Saturday, December 14, 2024

3rd Sunday of Advent, Year C

This Sunday's gospel continues the theme of St. John the Baptist, the voice crying in the desert: "Prepare the way of the Lord, make straight his paths." The people wonder if John himself is the Christ, the long-awaited Messiah. St. Augustine comments:
Since it is difficult to distinguish the voice and the word, John himself was thought to be Christ. The voice was taken to be the Word. But the voice admitted his identity, lest he might displease the Word. I am not the Christ, he said, nor Elijah, nor the prophet. In reply to, Who are you? he said, I am the voice of one crying in the wilderness: Prepare the way of the Lord. The voice of one crying in the wilderness, the voice of one breaking the silence. Prepare the way of the Lord, is as though he said: I cry out to lead him into your heart – but he will not condescend to come where I am leading, unless you prepare the way. 
What does to prepare the way mean, except to pray as you ought, to be humble-minded? Take an example of humility from John himself. He is thought to be the Christ, but he says he is not what people think. He does not use the mistake of others to feed his own pride. Suppose he had said: I am the Christ. How easily would he have been believed, since that was what people were thinking before he spoke! But he did not say it. He acknowledged who he was, distinguished himself from Christ, humbled himself.
 O God, who see how your people faithfully await the feast of the Lord’s Nativity, enable us, we pray, to attain the joys of so great a salvation, and to celebrate them always with solemn worship and glad rejoicing.

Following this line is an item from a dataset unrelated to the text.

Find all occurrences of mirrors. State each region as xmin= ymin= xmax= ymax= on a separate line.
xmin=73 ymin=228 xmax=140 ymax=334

Saturday, December 7, 2024

2nd Sunday of Advent, Year C

Today's Gospel reading is taken from Luke 3:1-6. It tells of St. John the Baptist proclaiming a baptism of repentance in preparation for the coming of the Messiah. John is the "voice in the wilderness" foretold by Isaiah, the herald who urges us to prepare our hearts for the Savior during this Advent season, as we wait for the Lord's coming.

In his Commentary on St. Luke's Gospel, Origen writes:
We read in the prophet Isaiah: “A voice cries out in the desert: Prepare a way for the Lord. Build him a straight highway.” A way by land? Could the Word of God travel such a road? Is it not rather a way within ourselves that we have to prepare for the Lord? Is it not a straight and level highway in our hearts that we are to make ready? Surely this is the way by which the Word of God enters, a way that exists in the spaciousness of the human body. The human heart is vast, broad, and capacious, if only it is pure.
[I]f what contains so much is not small, let a way be prepared in it for the Lord, a straight highway along which the Word and Wisdom of God may advance. Prepare a way for the Lord by living a good life and guard that way by good works. Let the Word of God move in you unhindered and give you a knowledge of his coming and of his mysteries. To him be glory and power for ever and ever. Amen.